Depuis quelques années, les biréacteurs de type à l’instar du B777 ou de l’A350 ont gagné la partie face aux quadriréacteurs comme l’A380. L’arrivée de plusieurs nouvelles versions de bimoteurs, encore plus imposants ont finalement raison du gros porteur d’Airbus. Le constructeur aéronautique a annoncé, ce jeudi 14 février, la fin de la production de son produit phare, à partir de 2021. 

Si l’A380 reste l’avion préféré des passagers, l’appareil long courrier d’Airbus n’a clairement pas répondu aux attentes de ses créateurs. Depuis sa mise en circulation début 2000, l’A380 n’a remporté que 274 commandes pour un investissement global estimé entre 11 et 15 milliards d’euros. 

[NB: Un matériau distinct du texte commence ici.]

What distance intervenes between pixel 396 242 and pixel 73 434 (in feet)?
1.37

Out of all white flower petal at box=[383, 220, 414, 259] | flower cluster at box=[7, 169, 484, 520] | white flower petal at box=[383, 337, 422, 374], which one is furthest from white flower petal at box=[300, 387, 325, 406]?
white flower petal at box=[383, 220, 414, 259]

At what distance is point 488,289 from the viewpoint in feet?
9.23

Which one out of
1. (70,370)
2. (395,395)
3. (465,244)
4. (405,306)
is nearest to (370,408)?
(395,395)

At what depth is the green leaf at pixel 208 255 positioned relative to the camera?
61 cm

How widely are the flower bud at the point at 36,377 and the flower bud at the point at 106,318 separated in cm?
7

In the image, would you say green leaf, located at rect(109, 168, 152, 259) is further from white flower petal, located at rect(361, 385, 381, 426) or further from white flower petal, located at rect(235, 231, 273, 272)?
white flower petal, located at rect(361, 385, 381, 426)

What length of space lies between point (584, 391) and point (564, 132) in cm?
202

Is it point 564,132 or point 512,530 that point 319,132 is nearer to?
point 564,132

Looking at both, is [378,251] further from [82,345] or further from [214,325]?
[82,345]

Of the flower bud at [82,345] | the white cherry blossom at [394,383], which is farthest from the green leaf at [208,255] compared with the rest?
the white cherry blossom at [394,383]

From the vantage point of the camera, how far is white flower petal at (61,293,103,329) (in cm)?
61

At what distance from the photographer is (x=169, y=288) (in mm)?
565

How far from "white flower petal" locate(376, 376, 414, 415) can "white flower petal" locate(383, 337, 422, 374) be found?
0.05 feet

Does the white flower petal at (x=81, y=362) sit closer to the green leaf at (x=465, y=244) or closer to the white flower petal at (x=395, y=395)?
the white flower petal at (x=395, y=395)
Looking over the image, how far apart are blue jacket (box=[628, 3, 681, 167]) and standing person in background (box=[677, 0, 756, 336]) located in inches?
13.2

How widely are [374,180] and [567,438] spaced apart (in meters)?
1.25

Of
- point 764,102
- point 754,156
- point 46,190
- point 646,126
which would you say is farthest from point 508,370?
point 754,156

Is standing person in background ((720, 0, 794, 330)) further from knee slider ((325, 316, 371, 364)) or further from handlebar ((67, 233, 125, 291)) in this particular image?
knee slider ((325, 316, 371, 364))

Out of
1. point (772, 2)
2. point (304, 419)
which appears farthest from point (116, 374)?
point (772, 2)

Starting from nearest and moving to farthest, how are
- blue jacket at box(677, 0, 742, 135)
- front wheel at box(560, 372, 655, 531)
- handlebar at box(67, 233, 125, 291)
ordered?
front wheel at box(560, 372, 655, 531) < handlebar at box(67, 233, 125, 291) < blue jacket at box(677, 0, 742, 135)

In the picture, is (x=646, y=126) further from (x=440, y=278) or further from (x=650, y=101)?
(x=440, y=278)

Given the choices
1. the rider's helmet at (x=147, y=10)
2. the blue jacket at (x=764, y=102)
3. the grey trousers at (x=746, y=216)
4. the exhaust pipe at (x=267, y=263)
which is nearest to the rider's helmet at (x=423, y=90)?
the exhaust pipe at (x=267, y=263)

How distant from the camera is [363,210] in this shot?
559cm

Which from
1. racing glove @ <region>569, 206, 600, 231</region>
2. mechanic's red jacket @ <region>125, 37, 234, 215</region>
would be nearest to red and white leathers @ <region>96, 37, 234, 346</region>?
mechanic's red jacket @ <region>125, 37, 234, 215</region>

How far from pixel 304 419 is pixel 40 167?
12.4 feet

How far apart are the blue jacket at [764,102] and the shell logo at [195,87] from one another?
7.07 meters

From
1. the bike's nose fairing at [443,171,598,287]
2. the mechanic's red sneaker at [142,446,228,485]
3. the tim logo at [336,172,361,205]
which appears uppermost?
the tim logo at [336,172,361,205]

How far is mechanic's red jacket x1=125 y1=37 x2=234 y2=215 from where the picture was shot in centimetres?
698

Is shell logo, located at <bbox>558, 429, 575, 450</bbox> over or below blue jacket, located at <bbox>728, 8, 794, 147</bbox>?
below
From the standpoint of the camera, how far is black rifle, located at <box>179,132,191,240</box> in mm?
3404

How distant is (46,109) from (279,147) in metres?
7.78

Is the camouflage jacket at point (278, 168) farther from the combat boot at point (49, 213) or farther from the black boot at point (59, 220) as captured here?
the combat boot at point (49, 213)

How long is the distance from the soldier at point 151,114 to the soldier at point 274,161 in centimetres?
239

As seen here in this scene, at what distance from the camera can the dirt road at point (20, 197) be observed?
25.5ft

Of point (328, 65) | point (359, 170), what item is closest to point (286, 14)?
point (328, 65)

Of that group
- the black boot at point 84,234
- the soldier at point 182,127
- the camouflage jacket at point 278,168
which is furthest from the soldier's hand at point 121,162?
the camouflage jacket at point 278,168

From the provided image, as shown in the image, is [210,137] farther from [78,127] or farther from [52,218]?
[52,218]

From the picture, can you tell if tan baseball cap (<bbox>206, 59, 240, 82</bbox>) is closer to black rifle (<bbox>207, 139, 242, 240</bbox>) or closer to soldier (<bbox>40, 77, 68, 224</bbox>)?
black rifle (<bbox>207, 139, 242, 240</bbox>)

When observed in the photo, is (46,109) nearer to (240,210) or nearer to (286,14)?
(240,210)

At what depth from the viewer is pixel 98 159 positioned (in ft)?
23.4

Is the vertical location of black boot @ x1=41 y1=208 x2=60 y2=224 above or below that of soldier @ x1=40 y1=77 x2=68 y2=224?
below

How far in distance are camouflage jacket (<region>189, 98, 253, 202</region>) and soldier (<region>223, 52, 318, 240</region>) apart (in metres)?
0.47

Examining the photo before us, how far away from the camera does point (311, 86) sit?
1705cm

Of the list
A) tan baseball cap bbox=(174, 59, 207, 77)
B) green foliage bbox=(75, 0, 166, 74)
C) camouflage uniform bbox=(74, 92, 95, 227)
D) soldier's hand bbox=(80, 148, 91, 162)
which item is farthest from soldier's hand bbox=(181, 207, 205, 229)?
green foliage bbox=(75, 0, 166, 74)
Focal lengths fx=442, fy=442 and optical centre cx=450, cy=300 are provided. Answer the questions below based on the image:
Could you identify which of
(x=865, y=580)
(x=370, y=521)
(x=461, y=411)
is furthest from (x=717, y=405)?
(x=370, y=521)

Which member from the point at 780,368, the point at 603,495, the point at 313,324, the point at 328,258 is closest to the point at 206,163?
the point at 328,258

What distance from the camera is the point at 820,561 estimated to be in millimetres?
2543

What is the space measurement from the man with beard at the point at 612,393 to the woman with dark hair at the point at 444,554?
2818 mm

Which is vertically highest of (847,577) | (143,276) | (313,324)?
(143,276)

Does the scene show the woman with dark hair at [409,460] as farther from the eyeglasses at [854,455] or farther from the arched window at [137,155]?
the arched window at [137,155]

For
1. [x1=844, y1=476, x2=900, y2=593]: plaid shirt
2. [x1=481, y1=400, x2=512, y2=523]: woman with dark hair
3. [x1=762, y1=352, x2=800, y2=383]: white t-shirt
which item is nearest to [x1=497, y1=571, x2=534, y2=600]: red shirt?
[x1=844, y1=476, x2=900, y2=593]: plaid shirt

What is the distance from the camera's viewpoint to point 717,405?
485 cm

Plutôt que de dépenser beaucoup d’argent pour s’offrir un A380 à 436 millions de dollars, les compagnies optent pour des avions moins gros, mais plus facile à remplir et à rentabiliser. Parmi ces appareils, le Boeing 777 et l’Airbus A350. 

« Si on peut faire des longues distances avec deux moteurs, il est évident que l’A380 n’est pas la bonne réponse »

L’A350 d’Airbus ou le B777 de chez Boeing peuvent transporter autant de passagers que l’A380. Pour autant, en étant plus récent, ils respectent certaines normes environnementales et consomment moins que les mastodontes A380 et B747. 

« Je pense que l’A380 est arrivé sur le marché trop tôt, si on peut faire des longues distances avec un bimoteur, alors il est évident que l’A380 n’est pas la bonne réponse actuelle » commente Françoise Vallin, coordinatrice CFE-CGC au groupe Airbus. 

Faute de commandes suffisantes, la production du très gros porteur long-courrier mettra fin à sa production à partir de 2021.